Considering it’s such a small portion of sales, what’s the main reason behind the partnership?
We see that the concept is very closely related to the vision and mission of Amway, globally, because we want to help people to lead a better life.
For us, it really goes back to the foundation of our business. Because when our business was started by my father 5 years ago, his aim was to help people to lead a better life.
I consider him as a philanthropist. He was somebody who was very interested in helping out people.
He said that wherever we do business, we would like to share with the communities that we live in. We actually started doing social responsibility projects before we actually started the business. Because it is a part of who we are and it is the right thing to do.
Is that the secret of Amway’s success in Indonesia?
It’s not much of a secret really. Our success had to do with two things, the people and the products. The people are easy to see, all you have to do is see our employee base and you can see the expertise there.
And you can look at our distributor base and see the talent that we have in sales. I think the people is half of the equation, the other half is the products themselves.
What can you say about Indonesian distributors, in the sense of how they compare to their counterparts in other countries?
The Indonesian distributors are fantastic distributors. I have had the chance to go around different markets in the world and see all different sorts of people, but you can tell even by the growth numbers that the perspective of Indonesian distributors on what it takes to be an entrepreneur, the standard is right up there with the rest of the world.

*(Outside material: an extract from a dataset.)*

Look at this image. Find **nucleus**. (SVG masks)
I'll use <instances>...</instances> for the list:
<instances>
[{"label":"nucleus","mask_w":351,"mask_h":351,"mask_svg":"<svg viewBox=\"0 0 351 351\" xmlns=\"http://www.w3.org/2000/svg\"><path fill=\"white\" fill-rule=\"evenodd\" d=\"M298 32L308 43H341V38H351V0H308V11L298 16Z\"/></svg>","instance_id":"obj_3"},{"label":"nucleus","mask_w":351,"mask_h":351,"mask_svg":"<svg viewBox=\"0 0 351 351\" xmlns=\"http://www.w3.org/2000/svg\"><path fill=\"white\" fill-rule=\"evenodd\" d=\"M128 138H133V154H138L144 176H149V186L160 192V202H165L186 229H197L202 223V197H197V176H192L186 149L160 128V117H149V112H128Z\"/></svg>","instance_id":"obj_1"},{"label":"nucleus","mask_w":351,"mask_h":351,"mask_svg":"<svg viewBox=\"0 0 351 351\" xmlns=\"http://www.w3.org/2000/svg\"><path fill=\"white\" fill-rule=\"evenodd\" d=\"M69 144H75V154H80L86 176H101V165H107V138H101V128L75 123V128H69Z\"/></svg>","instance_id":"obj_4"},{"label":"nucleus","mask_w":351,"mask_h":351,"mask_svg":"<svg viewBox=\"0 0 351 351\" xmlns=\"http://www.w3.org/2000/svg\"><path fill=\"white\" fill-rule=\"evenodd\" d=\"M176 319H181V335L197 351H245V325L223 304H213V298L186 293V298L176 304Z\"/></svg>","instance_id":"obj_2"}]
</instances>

Where does the Indonesian market sit among the regional countries?
In the world Indonesia ranked as number 14 out of 55 countries. So, that’s not a bad ranking. When it comes to new people entering the business, Indonesia is number seven in the world. Out of the top 1, seven are Asian countries.
We see the growth of Amway globally everywhere is the same.
Well, we have a target of 20 percent this year, and that comes after the 30 percent growth last year. Amway Indonesia has been growing very steadily. It’s not something that takes off like a rocket and then comes down like a rocket.
Globally, we gathered total sales value of US$6.3 billion last year.